══ Document section ══

Forest plot. (A) Percentage of eosinophils, (B) Eosinophil count and (C) total immunoglobulin E in eosinophilic and non-eosinophilic chronic rhinosinusitis. SD, standard deviation; SMD, standardized mean difference; CI, confidence interval; HPF, high-power field.

Fig. 3.

Forest plot. (A) Nasal symptom scores and (B) olfactory dysfunction in eosinophilic and non-eosinophilic chronic rhinosinusitis. (C) Endoscopic nasal polyp scores in eosinophilic and non-eosinophilic chronic rhinosinusitis. SD, standard deviation; SMD, standardized mean difference; CI, confidence interval; HPF, high-power field.

Fig. 4.

Whole-sinus opacification scores in eosinophilic and non-eosinophilic chronic rhinosinusitis. SD, standard deviation; SMD, standardized mean difference; CI, confidence interval; HPF, high-power field.

═══
══ Extracted material ══

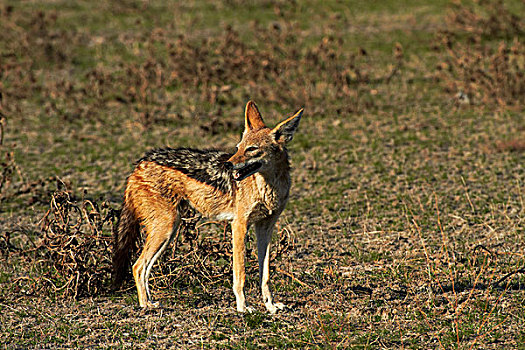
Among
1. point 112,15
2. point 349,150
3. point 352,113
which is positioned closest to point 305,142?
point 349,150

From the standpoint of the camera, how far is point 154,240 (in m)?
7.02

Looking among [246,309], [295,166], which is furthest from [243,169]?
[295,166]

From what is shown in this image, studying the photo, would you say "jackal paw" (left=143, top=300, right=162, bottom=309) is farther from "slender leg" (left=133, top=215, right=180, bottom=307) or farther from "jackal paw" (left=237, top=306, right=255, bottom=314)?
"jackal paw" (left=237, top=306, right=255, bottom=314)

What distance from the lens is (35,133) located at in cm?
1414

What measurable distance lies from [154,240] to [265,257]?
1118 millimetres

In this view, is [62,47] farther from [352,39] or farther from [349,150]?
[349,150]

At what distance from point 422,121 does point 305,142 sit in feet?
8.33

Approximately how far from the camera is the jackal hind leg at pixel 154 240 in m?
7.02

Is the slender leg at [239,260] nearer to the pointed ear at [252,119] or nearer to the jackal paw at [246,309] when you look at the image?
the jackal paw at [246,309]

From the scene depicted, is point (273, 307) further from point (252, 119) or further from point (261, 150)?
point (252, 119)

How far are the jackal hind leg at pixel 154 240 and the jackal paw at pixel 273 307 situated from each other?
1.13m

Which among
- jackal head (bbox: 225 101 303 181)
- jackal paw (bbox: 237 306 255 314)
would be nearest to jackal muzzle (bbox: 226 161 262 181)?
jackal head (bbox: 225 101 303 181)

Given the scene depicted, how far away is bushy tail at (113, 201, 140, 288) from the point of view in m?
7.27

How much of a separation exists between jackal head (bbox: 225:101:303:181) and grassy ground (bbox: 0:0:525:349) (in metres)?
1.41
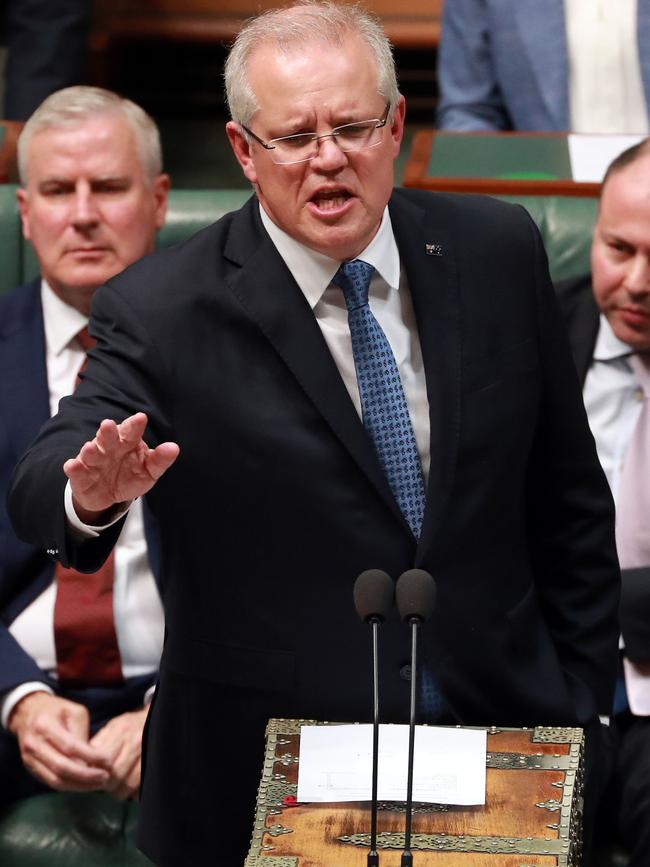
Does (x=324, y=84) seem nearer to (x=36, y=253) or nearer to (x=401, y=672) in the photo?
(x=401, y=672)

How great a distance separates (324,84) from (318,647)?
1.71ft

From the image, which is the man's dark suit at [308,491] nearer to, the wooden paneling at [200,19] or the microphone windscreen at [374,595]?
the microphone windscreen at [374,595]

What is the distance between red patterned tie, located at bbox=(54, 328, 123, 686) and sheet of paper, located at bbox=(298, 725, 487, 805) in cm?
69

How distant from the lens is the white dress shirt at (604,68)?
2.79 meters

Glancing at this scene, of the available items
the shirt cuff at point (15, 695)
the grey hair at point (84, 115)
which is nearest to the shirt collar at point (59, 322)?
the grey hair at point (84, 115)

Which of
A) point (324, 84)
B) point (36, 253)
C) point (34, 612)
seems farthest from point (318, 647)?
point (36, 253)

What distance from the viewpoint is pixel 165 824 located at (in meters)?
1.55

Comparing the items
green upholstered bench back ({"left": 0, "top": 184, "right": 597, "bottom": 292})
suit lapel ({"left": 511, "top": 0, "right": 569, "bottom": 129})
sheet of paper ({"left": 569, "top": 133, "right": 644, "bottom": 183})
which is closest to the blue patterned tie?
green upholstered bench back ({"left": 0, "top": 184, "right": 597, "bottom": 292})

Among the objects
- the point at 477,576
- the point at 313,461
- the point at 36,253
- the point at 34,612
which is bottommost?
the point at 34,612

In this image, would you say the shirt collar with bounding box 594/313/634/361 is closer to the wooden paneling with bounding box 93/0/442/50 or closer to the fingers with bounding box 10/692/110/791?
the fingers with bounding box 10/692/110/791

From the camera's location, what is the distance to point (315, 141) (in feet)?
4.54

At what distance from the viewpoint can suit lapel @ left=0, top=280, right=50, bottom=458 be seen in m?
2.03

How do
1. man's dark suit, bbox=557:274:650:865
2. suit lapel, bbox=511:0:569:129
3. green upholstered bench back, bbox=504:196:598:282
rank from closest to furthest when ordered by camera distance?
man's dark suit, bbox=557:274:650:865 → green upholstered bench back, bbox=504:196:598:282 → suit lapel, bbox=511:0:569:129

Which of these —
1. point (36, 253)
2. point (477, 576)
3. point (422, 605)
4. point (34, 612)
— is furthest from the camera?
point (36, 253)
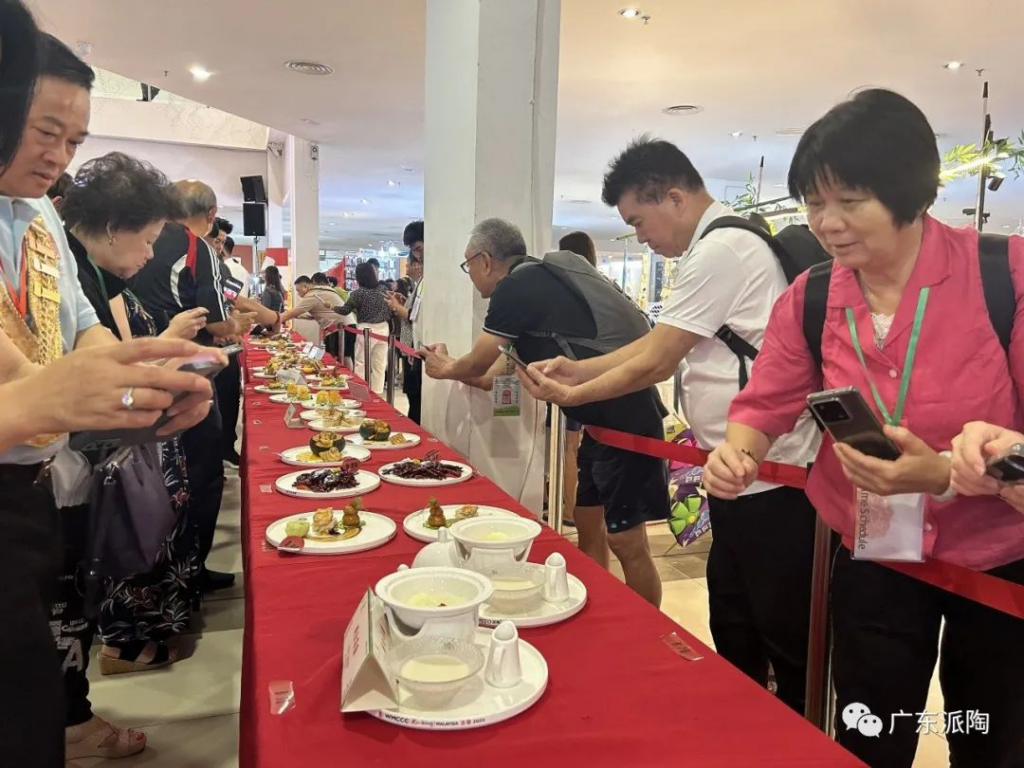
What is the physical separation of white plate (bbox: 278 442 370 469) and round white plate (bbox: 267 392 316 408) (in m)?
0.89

═══
══ Extracted material ══

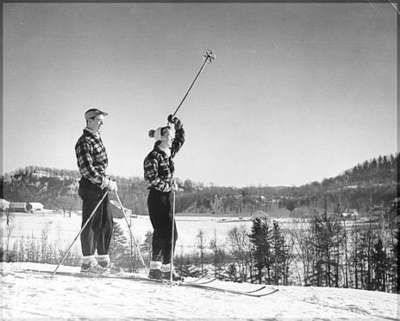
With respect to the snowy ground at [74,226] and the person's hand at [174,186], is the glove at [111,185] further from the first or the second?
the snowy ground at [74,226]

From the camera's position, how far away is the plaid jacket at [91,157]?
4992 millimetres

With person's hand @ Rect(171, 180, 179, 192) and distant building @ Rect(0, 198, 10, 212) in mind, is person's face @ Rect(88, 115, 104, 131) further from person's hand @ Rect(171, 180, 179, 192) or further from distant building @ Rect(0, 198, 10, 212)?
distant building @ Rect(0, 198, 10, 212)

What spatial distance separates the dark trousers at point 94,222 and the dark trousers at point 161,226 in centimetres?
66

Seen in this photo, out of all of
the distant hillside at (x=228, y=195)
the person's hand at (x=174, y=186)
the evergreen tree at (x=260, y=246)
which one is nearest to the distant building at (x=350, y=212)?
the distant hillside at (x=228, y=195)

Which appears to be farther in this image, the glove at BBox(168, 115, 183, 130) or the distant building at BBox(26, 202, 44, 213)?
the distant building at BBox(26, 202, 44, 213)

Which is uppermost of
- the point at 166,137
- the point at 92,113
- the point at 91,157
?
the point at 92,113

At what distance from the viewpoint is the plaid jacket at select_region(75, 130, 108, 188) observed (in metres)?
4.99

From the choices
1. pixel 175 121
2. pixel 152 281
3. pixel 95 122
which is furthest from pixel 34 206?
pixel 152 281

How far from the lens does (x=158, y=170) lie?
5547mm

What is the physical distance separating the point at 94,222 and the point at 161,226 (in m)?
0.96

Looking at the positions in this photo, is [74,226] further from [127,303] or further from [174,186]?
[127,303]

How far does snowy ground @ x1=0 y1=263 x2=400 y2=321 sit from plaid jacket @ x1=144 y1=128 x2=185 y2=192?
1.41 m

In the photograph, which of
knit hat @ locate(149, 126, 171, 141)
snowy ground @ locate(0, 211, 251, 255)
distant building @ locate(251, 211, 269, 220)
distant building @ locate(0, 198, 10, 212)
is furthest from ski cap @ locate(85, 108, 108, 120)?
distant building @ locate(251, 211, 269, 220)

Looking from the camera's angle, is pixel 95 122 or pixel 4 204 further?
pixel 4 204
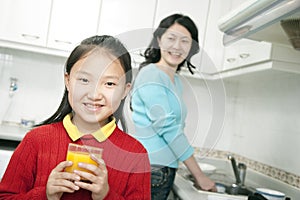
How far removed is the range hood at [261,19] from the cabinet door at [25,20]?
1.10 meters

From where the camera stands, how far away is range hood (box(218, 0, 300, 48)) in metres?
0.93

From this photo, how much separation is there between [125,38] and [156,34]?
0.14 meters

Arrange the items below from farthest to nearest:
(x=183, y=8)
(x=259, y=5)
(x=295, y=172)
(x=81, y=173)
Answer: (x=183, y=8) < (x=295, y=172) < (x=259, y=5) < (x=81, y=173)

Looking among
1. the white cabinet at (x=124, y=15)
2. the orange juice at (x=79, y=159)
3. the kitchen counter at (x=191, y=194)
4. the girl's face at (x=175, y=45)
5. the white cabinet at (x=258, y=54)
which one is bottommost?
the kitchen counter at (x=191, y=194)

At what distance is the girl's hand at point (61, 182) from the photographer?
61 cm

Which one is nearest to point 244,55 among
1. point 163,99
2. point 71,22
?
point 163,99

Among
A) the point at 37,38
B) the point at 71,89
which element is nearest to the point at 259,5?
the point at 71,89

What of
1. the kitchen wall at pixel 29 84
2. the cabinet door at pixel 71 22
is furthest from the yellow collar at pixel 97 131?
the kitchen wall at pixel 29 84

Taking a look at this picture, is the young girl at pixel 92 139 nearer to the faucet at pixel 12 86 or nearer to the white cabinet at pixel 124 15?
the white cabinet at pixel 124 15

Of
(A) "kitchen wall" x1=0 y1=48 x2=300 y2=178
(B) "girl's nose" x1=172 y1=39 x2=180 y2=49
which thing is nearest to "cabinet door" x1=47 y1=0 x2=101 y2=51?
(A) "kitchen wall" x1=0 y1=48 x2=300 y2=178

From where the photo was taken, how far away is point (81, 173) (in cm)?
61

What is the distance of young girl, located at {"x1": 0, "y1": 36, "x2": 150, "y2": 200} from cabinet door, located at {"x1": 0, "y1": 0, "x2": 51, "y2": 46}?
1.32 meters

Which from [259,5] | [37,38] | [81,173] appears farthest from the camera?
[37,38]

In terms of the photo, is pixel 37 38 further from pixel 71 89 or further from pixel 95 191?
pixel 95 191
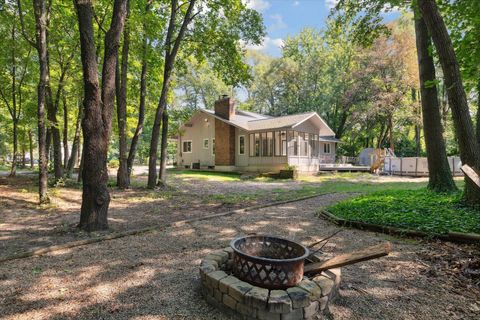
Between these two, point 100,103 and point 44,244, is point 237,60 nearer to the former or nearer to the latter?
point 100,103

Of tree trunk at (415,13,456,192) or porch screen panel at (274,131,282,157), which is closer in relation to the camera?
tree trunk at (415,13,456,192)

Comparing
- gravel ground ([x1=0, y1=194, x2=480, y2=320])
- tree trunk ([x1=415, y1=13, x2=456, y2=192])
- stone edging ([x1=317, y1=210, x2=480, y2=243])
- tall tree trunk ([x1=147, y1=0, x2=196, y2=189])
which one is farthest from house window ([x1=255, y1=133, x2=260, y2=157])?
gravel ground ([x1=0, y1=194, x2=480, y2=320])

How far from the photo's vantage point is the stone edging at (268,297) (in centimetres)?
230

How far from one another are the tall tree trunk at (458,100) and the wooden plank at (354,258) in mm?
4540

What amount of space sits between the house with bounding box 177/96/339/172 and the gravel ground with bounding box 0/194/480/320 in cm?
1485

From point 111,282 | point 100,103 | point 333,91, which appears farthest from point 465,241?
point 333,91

═══

[What this task involves] Output the complete figure captions on eosinophilic and non-eosinophilic chronic rhinosinusitis word for word, with no changes. This material was taken from a different source than the figure captions.

[Answer section]
Forest plot. (A) Percentage of eosinophils, (B) Eosinophil count and (C) total immunoglobulin E in eosinophilic and non-eosinophilic chronic rhinosinusitis. SD, standard deviation; SMD, standardized mean difference; CI, confidence interval; HPF, high-power field.

Fig. 3.

Forest plot. (A) Nasal symptom scores and (B) olfactory dysfunction in eosinophilic and non-eosinophilic chronic rhinosinusitis. (C) Endoscopic nasal polyp scores in eosinophilic and non-eosinophilic chronic rhinosinusitis. SD, standard deviation; SMD, standardized mean difference; CI, confidence interval; HPF, high-power field.

Fig. 4.

Whole-sinus opacification scores in eosinophilic and non-eosinophilic chronic rhinosinusitis. SD, standard deviation; SMD, standardized mean difference; CI, confidence interval; HPF, high-power field.